- [Given request]: Count how many lines in the material below contain the word "instances". Reply with that number alone.
——
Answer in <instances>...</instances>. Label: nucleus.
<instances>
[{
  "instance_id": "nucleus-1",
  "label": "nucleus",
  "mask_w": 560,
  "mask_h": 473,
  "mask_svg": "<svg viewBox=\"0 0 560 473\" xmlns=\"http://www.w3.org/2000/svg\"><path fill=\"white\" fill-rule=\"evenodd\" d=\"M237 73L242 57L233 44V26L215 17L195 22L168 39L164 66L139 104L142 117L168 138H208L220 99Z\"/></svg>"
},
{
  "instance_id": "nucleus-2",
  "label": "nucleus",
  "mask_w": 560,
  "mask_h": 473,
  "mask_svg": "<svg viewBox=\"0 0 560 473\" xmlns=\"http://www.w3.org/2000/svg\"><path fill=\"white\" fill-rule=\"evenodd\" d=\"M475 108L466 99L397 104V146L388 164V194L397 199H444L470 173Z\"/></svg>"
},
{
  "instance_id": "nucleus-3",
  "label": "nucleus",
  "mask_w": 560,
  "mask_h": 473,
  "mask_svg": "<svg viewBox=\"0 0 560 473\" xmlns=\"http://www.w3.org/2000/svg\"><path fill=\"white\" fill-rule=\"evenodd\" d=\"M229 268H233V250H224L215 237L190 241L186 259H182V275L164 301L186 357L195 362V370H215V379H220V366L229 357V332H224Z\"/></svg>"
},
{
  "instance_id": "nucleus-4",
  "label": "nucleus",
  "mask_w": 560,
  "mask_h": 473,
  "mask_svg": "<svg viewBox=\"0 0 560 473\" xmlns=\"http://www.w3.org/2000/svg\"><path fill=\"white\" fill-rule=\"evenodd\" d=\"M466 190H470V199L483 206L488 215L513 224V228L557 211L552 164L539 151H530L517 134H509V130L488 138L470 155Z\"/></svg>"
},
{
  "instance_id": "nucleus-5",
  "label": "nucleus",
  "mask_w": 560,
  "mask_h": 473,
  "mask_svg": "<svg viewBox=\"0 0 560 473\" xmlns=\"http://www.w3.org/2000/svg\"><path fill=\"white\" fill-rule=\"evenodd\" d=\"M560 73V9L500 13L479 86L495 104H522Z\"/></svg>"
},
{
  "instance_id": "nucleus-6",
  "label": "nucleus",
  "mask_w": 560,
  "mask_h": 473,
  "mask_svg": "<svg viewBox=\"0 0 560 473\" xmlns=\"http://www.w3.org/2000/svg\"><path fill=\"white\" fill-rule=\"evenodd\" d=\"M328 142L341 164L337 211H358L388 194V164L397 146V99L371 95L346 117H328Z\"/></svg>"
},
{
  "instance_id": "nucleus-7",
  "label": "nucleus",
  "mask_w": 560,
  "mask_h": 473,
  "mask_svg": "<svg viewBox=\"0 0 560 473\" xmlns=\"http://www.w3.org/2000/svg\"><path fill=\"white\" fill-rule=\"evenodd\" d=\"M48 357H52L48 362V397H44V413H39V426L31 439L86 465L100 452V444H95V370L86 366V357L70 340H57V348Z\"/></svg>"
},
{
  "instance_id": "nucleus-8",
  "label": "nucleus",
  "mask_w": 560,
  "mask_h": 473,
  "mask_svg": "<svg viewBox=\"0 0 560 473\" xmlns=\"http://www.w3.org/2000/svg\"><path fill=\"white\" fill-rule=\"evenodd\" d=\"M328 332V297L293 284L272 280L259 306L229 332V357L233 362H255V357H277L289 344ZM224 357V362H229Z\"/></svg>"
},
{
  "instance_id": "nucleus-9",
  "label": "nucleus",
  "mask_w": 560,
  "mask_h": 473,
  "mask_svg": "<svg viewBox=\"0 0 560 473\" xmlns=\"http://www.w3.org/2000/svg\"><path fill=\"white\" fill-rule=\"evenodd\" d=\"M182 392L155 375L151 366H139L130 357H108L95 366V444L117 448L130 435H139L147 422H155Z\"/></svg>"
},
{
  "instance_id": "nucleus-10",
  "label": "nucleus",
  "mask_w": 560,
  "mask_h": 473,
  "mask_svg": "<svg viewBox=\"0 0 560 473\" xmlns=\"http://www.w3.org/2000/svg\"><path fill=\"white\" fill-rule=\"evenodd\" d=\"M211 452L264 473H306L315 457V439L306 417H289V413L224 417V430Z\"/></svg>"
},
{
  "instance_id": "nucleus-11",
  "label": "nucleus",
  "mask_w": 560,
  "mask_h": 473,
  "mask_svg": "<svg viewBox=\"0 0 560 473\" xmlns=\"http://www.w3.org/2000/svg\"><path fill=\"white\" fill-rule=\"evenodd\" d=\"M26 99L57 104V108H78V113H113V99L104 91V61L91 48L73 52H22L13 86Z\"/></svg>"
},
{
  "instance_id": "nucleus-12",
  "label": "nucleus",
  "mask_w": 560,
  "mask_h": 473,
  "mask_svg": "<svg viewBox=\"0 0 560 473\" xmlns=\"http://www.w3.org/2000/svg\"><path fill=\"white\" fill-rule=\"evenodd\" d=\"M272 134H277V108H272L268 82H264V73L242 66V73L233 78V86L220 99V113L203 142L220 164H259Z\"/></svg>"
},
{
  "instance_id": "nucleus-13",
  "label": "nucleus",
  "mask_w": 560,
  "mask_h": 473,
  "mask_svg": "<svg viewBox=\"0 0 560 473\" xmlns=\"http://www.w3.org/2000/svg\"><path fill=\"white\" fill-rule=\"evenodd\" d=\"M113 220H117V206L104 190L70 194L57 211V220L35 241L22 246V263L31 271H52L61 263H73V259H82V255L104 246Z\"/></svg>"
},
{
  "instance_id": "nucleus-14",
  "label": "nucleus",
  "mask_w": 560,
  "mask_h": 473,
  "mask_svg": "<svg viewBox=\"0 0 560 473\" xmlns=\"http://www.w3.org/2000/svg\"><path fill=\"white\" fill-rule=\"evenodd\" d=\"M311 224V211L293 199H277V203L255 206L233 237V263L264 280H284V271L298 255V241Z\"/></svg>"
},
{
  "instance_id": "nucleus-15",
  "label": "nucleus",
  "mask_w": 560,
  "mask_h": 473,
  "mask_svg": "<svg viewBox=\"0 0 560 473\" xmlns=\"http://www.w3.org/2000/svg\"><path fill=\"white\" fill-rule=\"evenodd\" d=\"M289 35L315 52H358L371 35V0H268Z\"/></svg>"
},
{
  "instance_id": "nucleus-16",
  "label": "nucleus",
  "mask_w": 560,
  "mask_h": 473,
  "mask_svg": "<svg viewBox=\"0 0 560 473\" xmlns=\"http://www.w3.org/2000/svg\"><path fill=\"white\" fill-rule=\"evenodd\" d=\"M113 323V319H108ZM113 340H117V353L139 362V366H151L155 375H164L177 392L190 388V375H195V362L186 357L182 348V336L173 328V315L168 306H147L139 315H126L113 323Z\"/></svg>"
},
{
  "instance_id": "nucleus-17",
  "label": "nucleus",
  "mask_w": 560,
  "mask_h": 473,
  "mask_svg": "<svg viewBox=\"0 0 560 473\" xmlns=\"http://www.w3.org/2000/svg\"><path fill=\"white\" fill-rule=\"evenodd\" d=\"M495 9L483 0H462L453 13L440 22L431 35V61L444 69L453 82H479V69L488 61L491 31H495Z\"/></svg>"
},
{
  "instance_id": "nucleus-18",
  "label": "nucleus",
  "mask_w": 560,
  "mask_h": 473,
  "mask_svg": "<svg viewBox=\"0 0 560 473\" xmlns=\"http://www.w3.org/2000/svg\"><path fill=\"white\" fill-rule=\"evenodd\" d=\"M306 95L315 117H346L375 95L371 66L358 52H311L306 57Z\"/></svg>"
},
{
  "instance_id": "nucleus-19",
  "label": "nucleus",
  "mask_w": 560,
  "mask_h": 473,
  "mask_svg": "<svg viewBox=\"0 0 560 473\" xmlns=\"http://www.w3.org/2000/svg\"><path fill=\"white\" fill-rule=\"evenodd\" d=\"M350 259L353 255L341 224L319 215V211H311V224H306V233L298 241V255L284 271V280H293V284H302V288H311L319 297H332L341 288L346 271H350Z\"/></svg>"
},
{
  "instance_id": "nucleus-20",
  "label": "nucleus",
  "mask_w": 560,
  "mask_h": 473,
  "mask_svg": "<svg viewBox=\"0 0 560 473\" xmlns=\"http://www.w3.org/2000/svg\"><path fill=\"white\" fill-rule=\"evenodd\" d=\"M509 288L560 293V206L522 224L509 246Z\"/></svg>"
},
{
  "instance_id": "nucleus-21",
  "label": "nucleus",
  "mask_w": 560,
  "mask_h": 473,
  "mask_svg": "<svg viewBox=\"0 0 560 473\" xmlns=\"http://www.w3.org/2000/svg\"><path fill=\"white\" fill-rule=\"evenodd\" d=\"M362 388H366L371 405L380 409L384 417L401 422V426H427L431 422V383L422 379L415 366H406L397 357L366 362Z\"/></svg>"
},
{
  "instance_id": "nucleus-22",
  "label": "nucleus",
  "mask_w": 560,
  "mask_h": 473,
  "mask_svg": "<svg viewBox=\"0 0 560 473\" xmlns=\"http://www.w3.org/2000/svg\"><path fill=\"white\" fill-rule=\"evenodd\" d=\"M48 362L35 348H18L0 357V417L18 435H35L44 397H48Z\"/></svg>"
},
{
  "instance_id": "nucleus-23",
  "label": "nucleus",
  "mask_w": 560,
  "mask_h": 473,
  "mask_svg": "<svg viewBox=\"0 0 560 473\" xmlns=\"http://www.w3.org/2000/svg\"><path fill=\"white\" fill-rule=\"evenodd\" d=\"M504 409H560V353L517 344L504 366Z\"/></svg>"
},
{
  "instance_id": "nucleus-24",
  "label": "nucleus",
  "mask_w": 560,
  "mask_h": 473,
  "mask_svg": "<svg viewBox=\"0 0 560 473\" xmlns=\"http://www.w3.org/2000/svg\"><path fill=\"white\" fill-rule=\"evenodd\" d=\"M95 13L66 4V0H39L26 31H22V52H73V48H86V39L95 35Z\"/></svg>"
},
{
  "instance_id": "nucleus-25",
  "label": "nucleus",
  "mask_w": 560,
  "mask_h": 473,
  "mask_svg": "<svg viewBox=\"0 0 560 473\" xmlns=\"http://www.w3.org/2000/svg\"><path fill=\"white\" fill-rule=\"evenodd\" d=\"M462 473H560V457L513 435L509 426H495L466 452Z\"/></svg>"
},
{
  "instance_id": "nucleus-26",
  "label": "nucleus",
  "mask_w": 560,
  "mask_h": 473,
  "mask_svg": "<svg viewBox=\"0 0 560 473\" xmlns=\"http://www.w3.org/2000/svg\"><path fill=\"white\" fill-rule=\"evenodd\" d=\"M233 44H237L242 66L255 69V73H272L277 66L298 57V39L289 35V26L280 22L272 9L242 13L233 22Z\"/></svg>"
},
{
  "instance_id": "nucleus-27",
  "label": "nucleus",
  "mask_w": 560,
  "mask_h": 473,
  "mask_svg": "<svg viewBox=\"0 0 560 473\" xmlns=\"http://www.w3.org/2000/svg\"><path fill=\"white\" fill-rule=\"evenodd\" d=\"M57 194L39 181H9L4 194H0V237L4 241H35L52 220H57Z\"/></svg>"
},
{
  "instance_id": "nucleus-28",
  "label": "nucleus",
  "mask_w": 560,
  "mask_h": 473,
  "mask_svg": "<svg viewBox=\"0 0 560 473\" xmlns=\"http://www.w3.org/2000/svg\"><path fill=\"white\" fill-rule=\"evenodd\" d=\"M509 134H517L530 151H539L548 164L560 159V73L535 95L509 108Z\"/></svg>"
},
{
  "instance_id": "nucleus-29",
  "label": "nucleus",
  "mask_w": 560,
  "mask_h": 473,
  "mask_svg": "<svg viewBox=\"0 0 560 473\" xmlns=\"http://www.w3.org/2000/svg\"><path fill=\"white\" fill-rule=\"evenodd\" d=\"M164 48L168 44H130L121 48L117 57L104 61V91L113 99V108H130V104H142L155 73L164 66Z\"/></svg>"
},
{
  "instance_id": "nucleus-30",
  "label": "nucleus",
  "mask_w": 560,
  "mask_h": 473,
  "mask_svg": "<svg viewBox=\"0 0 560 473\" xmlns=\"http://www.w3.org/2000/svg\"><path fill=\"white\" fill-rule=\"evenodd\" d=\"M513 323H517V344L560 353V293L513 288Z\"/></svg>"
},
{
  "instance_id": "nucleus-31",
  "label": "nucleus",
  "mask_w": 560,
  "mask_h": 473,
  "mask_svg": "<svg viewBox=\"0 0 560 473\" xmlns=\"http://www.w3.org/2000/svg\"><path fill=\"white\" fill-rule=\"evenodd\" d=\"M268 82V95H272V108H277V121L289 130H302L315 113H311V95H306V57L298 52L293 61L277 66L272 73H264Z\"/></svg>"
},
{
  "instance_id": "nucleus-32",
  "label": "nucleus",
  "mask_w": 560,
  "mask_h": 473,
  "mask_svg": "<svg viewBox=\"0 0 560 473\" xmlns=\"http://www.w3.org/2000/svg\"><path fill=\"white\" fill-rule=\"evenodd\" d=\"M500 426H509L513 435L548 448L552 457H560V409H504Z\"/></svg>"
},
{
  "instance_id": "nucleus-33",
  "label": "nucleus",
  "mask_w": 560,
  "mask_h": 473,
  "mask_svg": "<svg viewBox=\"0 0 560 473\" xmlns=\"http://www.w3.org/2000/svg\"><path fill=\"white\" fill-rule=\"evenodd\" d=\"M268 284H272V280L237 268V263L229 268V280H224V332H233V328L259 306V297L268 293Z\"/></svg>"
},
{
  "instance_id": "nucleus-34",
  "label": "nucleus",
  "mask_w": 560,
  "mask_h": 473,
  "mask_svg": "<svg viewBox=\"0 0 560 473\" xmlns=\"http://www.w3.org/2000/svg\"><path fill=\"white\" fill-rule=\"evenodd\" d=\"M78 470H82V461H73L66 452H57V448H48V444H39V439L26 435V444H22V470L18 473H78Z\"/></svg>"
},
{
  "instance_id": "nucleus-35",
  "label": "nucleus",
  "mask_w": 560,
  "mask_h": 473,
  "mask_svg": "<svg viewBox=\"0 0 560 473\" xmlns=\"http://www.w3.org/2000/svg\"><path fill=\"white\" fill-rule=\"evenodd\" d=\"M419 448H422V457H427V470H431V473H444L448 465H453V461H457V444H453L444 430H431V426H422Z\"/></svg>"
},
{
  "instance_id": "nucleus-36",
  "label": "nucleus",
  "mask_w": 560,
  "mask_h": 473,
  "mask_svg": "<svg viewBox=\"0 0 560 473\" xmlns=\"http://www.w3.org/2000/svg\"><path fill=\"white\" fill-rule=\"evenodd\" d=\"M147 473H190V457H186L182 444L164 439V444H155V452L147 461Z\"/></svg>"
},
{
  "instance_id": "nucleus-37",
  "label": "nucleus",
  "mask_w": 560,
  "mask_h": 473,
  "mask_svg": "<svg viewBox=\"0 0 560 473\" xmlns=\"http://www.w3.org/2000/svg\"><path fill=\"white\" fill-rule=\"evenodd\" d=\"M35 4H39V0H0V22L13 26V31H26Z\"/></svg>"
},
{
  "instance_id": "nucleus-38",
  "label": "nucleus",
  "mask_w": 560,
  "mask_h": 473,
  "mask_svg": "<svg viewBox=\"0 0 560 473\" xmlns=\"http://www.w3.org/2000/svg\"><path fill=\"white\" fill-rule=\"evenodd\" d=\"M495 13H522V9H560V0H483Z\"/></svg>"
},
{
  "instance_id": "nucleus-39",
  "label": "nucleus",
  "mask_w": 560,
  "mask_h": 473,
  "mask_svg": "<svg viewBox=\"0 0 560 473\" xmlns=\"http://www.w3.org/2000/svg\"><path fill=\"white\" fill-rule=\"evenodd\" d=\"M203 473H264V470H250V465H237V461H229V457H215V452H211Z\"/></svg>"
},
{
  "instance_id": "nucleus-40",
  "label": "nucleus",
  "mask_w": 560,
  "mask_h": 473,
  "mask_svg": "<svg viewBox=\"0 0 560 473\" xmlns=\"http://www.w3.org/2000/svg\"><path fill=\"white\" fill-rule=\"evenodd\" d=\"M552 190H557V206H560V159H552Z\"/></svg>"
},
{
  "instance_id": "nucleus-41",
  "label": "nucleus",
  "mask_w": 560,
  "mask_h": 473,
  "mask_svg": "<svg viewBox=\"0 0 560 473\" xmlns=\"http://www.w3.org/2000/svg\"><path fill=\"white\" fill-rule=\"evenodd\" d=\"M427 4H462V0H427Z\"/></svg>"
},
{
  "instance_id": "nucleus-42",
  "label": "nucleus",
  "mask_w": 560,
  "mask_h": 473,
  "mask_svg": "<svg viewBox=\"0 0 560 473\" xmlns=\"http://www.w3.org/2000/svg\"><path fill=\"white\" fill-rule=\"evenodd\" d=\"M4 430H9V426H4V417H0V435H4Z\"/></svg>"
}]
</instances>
——
- [The solution]: 3